🤖 AI Summary
This work addresses the urgent demand for high-performance interconnects in converged supercomputing and AI scenarios by developing a next-generation interconnect system, BXIv3, building upon the European BXI architecture, and outlining a roadmap toward BXIv4. Employing a hybrid development and co-design methodology, the project integrates commercial switching ASICs, custom IP cores, and FPGA-based NICs to construct a Technology Readiness Level (TRL) 8 prototype. Leveraging prior achievements such as RED-SEA, the system undergoes comprehensive validation across scientific computing, AI workloads, and standard benchmarks, demonstrating substantial improvements in scalability and communication performance. This interconnect solution is positioned to provide critical infrastructure support for exascale and post-exascale systems beyond 2025.
📝 Abstract
NET4EXA aims to develop a next-generation high-performance interconnect for HPC and AI systems, addressing the increasing demands of large-scale infrastructures, such as those required for training Large Language Models.
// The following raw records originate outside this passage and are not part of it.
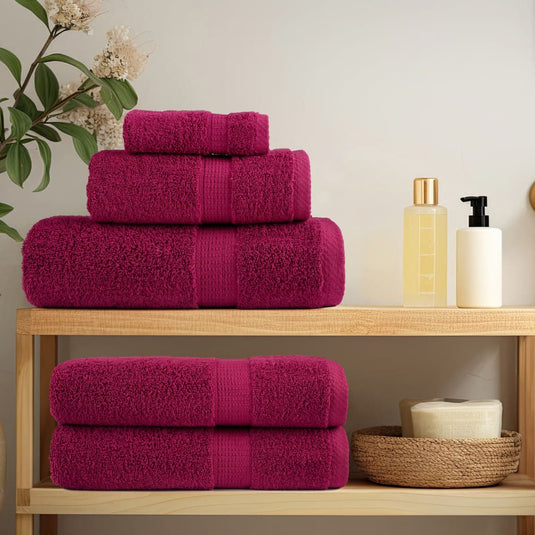 Vidaxl premium washandjes solund 2 stuks bordeaux 30x30cm 600 g m²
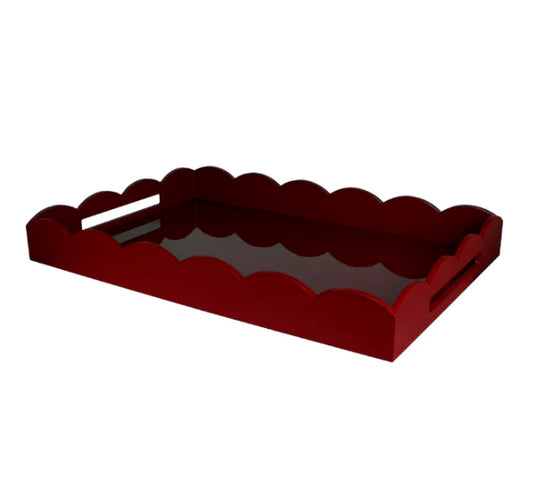 Scalloped Large Tray Burgundy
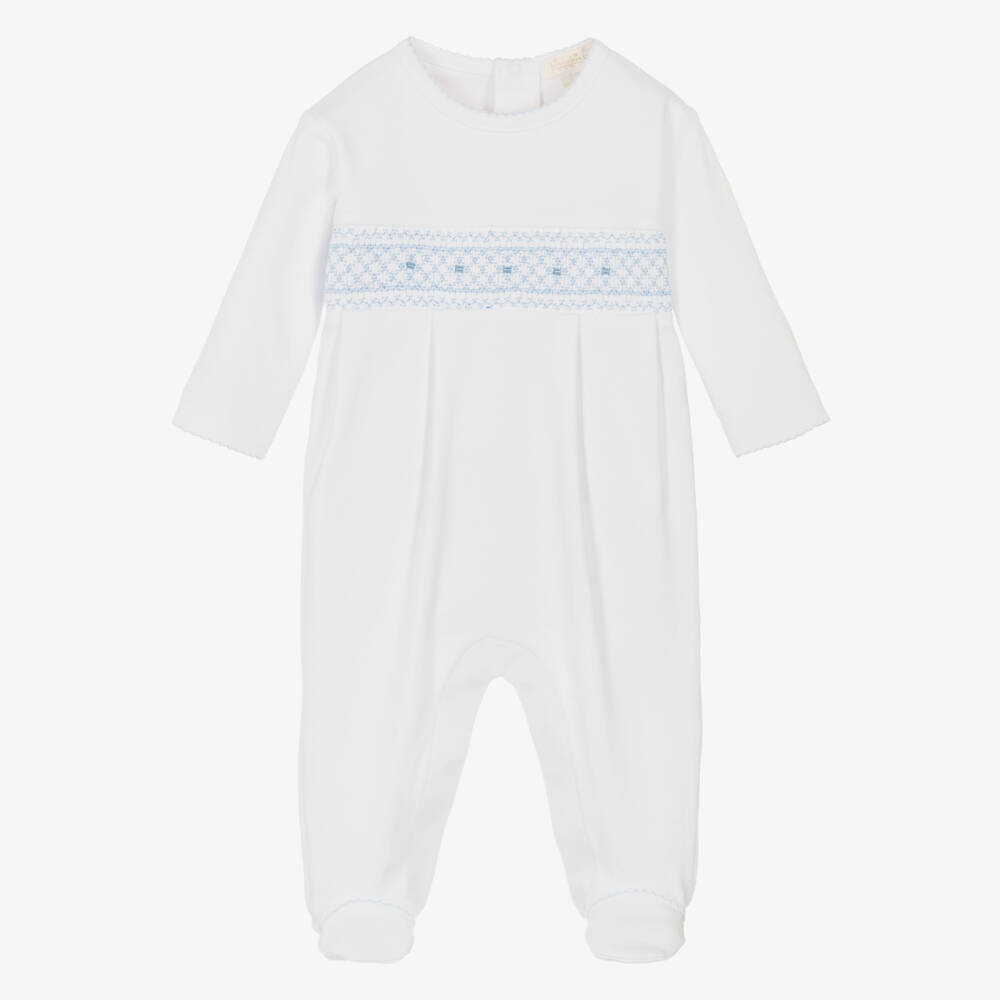 Kissy Kissy-Boys White Hand-Smocked Pima Cotton Babygrow | Childrensalon Outlet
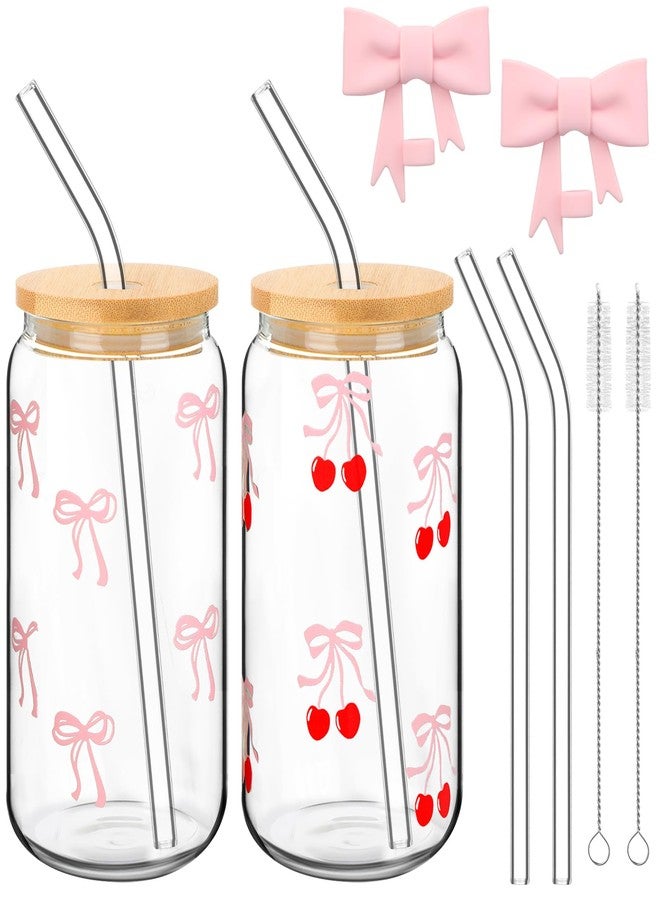 Skylety Set of 2 Coquette Bow Glass Cup 16oz Pink Bow Glass Cup with Lids and Straws Reusable Pink Bow Silicone Straw Toppers Lids Protectors 2 Brush for Drinking Coffee Tea Cocktail (Cherry Bow) - Image 1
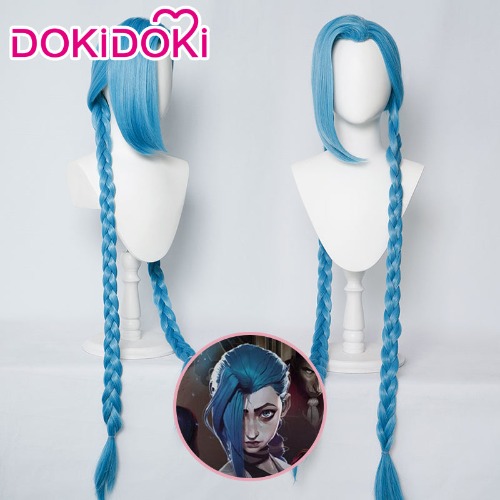 DokiDoki Game LOL Arcane Jinx Cosplay Wig Long Blue League of Legends | JINX-PRESALE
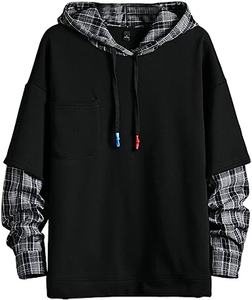 En's uuversiogo versiversized oooodie OP ends rends shion ashion oodyes Men's Color Lock ullover Eck -eck cuello ooded shirt weatshirt atatchwork - Product Image 2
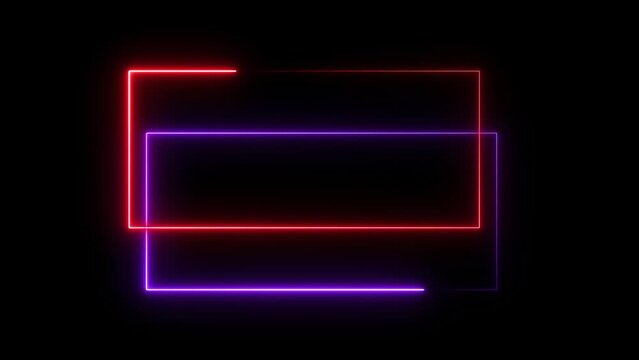Animated neon glowing rectangle frame background and seamless loop border. Futuristic light effect isolated on black background.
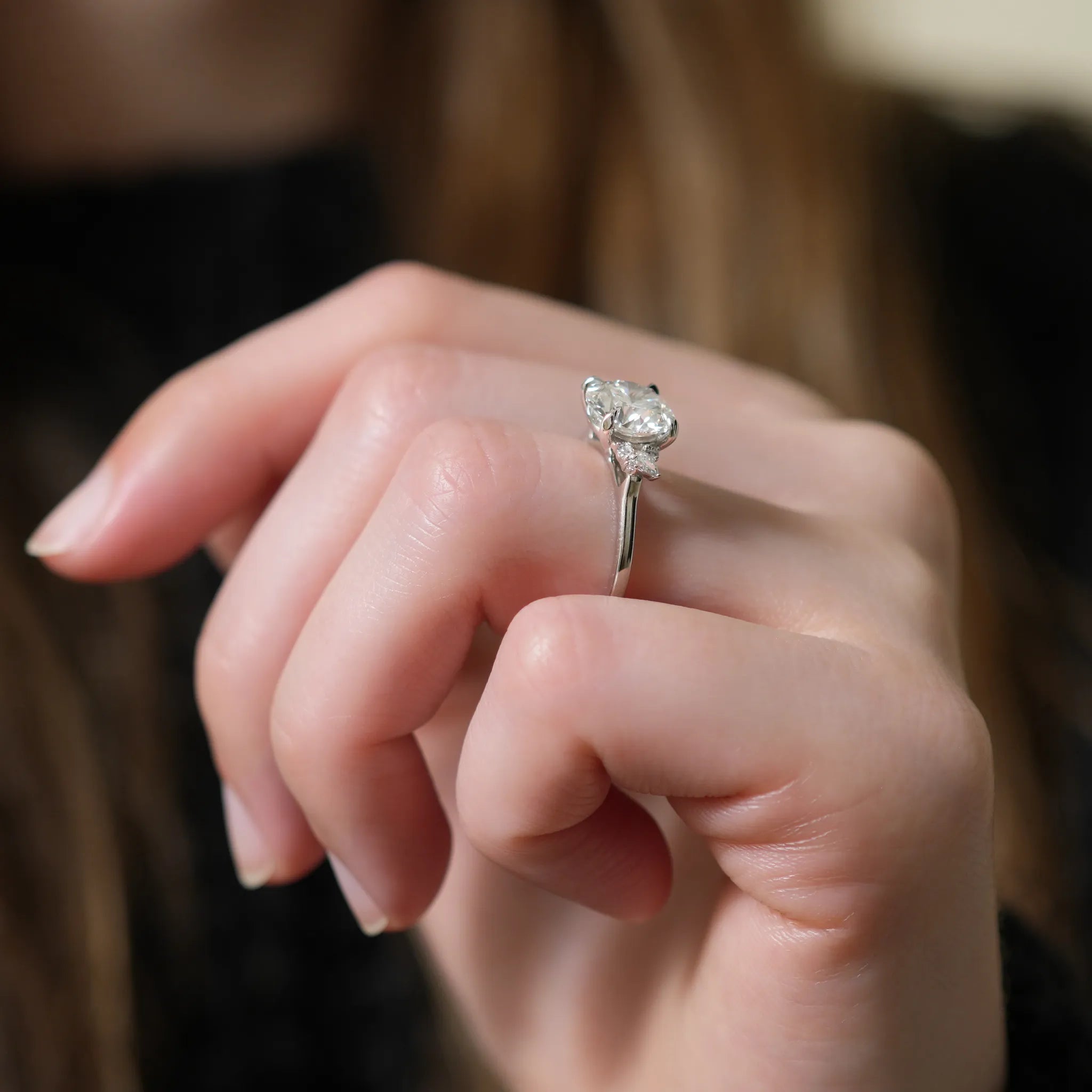 Beautiful Chaos Pear & Round Cluster Engagement Ring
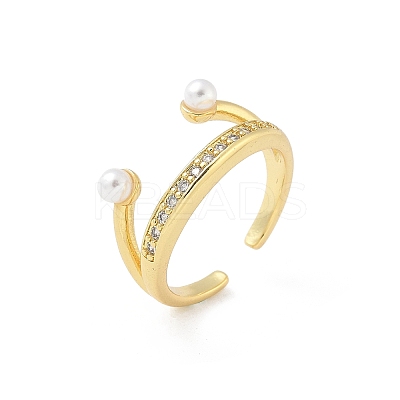 Brass Micro Pave Cubic Zirconia ABS Imitation Pearl Cuff Rings RJEW-D307-02G-C-1
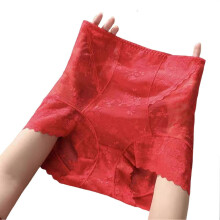 (L, Red) Women\'s High Waist Underwear Solid Color Panty Shapewear for Women Girl Daily Utility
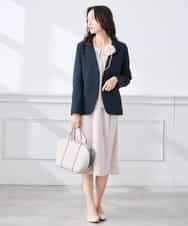 KADCD01099 a.v.v Elmi(アー・ヴェ・ヴェ) 【低身長サイズ】【洗える/ストレッチ/セットアップ対応】ダブルクロスVネックノーカラージャケット ネイビー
Building upon the proven BXI (Bull eXascale Interconnect) European technology used in TOP15 supercomputers, NET4EXA will deliver the new BXI release, BXIv3, a complete hardware and software interconnect solution, including switch and network interface components. The project will integrate a fully functional pilot system at TRL 8, ready for deployment into upcoming exascale and post-exascale systems from 2025 onward. Leveraging prior research from European initiatives like RED-SEA, the previous achievements of consortium partners and over 20 years of expertise from BULL, NET4EXA also lays the groundwork for the future generation of BXI, BXIv4, providing analysis and preliminary design. The project will use a hybrid development and co-design approach, combining commercial switch technology with custom IP and FPGA-based NICs. Performances of NET4EXA BXIv3 interconnect will be evaluated using a broad portfolio of benchmarks, scientific scalable applications, and AI workloads.